Disks and Filesystems

The storage organization conforms to the CINECA infrastructure (see Section Data Storage and Filesystems).

In addition to the home directory $HOME, for each user is defined a scratch area $CINECA_SCRATCH, a large disk for the storage of run time data and files.

A $WORK area is defined for each active project on the system, reserved for all the collaborators of the project. This is a safe storage area to keep run time data for the whole life of the project.

	Total Dimension (TB)	Quota (GB)	Notes
$HOME	200	50	permanent/backed up, user specific, local
$CINECA_SCRATCH	2.000	no quota	temporary, user specific, local no backup automatic cleaning procedure of data older than 40 days (time interval can be reduced in case of critical usage ratio of the area. In this case, users will be notified via HPC-News)
$WORK	4.000	1.024	permanent, project specific, local no backup extensions can be considered if needed (mailto: superc@cineca.it)

It is also available a temporary storage local on compute nodes generated when the job starts and accessible via environment variable $TMPDIR. For more details please see the dedicated section of UG2.5: Data storage and FileSystems. On Marconi100 the $TMPDIR local area has 1 TB of available space.

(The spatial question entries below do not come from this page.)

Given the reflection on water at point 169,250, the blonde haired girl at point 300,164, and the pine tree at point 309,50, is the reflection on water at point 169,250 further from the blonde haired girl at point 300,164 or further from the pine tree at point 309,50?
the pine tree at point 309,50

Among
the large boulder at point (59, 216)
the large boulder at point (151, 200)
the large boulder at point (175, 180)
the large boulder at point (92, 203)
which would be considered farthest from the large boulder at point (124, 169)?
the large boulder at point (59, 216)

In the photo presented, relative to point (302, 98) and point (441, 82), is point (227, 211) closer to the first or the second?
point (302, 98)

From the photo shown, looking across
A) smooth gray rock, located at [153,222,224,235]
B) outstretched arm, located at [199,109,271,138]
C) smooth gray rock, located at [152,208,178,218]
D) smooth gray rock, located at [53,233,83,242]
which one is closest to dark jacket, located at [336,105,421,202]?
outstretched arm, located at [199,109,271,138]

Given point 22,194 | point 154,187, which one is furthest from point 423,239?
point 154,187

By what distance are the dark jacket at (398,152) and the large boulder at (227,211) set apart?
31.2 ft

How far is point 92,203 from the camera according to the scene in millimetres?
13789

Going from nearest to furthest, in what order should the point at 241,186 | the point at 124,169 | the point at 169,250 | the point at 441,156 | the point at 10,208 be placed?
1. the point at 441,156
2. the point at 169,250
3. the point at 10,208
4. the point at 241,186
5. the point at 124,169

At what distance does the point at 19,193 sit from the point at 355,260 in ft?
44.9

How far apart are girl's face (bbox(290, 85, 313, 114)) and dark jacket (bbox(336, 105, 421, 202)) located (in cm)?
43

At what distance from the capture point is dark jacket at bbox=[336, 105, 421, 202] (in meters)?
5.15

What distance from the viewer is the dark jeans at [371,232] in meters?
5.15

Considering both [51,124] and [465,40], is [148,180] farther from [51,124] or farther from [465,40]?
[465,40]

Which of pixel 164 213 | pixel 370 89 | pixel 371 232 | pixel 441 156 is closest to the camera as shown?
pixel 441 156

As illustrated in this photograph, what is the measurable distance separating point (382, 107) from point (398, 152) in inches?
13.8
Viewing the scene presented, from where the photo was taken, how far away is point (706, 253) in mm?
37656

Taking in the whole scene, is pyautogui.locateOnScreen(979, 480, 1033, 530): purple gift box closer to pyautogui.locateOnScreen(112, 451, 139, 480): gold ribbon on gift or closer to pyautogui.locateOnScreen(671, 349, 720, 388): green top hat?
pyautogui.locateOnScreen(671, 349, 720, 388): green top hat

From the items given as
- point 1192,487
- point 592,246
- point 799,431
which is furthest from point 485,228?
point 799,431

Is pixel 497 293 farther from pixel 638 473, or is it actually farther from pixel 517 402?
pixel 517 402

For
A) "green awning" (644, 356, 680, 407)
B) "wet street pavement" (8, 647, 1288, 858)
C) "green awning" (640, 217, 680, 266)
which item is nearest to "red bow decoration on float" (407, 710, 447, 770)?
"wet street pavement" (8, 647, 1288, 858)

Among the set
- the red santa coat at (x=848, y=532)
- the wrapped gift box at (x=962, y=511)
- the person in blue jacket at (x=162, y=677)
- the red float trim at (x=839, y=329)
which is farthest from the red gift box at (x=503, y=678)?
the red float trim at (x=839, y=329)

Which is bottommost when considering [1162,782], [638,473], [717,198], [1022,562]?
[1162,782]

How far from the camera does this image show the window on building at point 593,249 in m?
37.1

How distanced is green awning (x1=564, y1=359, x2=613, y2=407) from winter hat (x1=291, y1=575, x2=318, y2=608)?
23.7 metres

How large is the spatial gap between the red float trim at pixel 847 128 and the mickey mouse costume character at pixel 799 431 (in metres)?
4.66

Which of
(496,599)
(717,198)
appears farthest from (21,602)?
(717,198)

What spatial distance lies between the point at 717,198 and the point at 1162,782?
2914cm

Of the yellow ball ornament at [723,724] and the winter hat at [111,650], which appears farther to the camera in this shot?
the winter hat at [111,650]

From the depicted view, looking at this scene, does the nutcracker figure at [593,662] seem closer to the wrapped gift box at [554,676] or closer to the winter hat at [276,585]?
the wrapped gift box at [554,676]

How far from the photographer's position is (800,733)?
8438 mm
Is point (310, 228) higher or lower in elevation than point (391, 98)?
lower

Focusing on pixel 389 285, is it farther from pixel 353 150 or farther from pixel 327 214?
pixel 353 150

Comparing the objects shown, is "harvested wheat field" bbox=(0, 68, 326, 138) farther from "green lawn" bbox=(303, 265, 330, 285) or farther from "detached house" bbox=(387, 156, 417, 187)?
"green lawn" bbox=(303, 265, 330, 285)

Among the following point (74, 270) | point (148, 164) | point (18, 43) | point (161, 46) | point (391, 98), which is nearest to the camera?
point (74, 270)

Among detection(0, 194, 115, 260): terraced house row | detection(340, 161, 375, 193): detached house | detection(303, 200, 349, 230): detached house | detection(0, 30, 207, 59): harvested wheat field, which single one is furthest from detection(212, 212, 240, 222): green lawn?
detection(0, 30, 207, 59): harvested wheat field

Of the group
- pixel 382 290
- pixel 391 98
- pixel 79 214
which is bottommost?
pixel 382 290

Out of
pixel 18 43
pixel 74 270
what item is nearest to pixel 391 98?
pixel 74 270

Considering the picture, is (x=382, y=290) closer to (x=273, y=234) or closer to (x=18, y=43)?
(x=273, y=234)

$DRES environment variable points to the shared repository where Data RESources are maintained. This is a data archive area available only on-request, shared with all CINECA HPC systems and among different projects. $DRES is not mounted on the compute nodes of the production partitions and can be accessed only from login nodes and from the nodes of the serial partition. This means that you cannot access it within a standard batch job: all data needed during the batch execution has to be moved to $WORK or $CINECA_SCRATCH before the run starts, either from the login nodes or via a job submitted to the serial partition.

Since all the filesystems are based on IBM Spectrum Scale™ file system (formerly GPFS), the usual unix command "quota" is not working. Use the local command cindata to query for disk usage and quota ("cindata -h" for help):

> cindata

Dedicated node for Data transfer

A time limit of 10 cpu-minutes for processes running on login nodes has been set.
For Data transfer that may require more time, we set up a dedicated "data" VM accessible with a dedicated alias.
Login via ssh to this VM is not allowed. Environment variables as $HOME or $WORK are not defined, so you always have to explicitate the complete path to the files you need to copy.
For example to copy data to M100 using rsync you can run the following command:

rsync -PravzHS </data_path_from/file> <your_username>@data.m100.cineca.it:<complete_data_path_to>

You can also use the "data" VM onto login nodes to move data from Marconi100 to another location with public IP:

ssh -xt data.m100.cineca.it rsync -PravzHS <complete_data_path_from/file> </data_path_to>

this command will open a session on the VM that will not be closed until the rsync command is completed.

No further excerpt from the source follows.